Autres invertébrés… les araignées

A ce jour, sur les 1569 espèces d’araignées inventoriées en France, 243 ont été recensées en Poitou-Charentes mais 219 supplémentaires sont potentiellement présentes. Le nombre d’espèces avérées reste, de plus, très inégal selon les départements (3 pour les Deux-Sèvres, 21 pour la Vienne, 48 pour la Charente et 202 pour la Charente-Maritime).

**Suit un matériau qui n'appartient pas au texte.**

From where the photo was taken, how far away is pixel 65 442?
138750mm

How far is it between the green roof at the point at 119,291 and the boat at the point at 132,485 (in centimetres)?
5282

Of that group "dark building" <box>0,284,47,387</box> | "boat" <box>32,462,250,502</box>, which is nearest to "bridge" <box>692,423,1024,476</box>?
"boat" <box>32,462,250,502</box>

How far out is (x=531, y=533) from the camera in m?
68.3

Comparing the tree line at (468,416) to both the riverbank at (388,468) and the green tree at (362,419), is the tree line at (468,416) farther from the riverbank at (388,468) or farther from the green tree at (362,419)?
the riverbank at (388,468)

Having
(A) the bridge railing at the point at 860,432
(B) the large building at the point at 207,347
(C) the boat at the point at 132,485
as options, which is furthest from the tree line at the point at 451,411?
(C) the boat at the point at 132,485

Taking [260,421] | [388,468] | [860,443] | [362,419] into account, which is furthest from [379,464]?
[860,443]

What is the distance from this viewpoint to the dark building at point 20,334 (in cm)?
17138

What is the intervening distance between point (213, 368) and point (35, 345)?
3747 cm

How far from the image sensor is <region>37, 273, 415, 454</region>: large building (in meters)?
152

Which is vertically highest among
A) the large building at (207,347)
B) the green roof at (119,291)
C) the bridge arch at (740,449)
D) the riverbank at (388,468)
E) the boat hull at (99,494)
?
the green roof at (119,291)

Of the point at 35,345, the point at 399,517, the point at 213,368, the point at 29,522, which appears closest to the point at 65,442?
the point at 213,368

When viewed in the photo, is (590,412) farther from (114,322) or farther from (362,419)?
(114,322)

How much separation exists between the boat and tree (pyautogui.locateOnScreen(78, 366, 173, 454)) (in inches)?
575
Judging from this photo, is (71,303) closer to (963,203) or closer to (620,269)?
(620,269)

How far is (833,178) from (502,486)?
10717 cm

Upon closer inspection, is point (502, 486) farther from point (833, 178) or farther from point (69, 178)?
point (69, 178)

Les araignées, présentent de faibles possibilités de déplacement et une grande sensibilité aux conditions climatiques et à la structure de l’habitat. De ce fait, elles peuvent donc apporter des informations essentielles sur l’état de conservation des milieux naturels. Malgré ces caractéristiques, elles ne sont que peu ou pas prises en compte dans les actions de conservation de la biodiversité. Aucune espèce ne s’est vu accorder un statut de conservation ou de protection en France. Cet état de fait ne traduit pas un meilleur état de santé des espèces d’araignées par rapport à certaines espèces de vertébrés mais plutôt de l’étendue de notre ignorance à leur égard.

Pour la plupart totalement inoffensives, les araignées méritent d’être mieux connues et préservées car elles constituent un maillon indispensable de nombreuses chaînes alimentaires et participent ainsi au bon fonctionnement de nos écosystèmes.